Saturday 10 December 2011

calmness after the storm

I shall never underestimate the power of spending time with close friends. The past couple of days have been somewhat calmer. Presentation was delivered (Which I hope went well..) and I have another presentation on Monday. More deadlines are approaching but not in the near future. By 'calmer' - what I mean is that I am not feeling that intense pressure. I am actually feeling blessed to have such love for my nearest and dearest. Similarly, I do not feel so blessed that time doesn't always allow me to see them half as much as I'd like. Nevertheless, when we do spend time together, it is wonderful. I am thankful for the small things and I'm probably right in thinking that I say this rather a lot.

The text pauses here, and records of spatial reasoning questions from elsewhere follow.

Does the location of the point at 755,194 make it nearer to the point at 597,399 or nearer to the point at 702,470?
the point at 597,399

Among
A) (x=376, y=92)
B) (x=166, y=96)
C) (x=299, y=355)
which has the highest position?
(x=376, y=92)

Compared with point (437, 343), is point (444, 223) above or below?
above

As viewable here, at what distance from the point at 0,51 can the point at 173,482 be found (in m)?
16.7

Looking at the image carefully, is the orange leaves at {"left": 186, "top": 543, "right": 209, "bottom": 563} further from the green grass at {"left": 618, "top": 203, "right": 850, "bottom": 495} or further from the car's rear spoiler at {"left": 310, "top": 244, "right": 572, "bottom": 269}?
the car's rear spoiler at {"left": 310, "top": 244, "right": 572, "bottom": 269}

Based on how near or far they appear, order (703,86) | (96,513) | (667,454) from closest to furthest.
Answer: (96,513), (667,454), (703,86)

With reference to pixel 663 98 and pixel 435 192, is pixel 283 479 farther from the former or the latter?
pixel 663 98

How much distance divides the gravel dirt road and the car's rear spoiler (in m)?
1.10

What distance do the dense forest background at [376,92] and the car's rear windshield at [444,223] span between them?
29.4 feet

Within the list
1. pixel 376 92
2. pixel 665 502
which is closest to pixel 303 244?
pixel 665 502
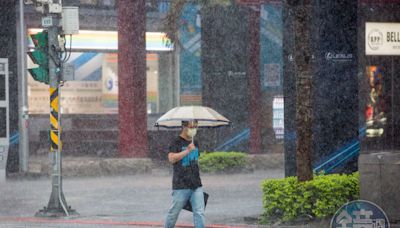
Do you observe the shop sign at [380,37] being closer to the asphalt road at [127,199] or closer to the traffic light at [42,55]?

If we cannot be thankful for the smaller things in life, then what on earth can we be thankful for?
Do we just hold out, waiting and endlessly, hopelessly waiting for the miraculous 'magical thing' to happen.. Just like that? Just because? That one thing that will make everything okay? That will make the world a better place? That will make us accept ourselves - see a new perspective? The one thing we wish for each morning and each night? The secrets and the hidden obsessions to be no longer clouding our mind?
No. Because will we ever be happy that way? Do we even know what that 'miracle' cure is??

Miracles don't quite happen in that crazy way.. Not in this world anyway. Perhaps there is another beautiful world in which life has an entirely different meaning. But in this world, life is very much real and we are very much alive. The meaning of that is yet to be defined. Subjectively and individually defined.
The world is moving, time is moving, and we are ever-changing and ever-alive.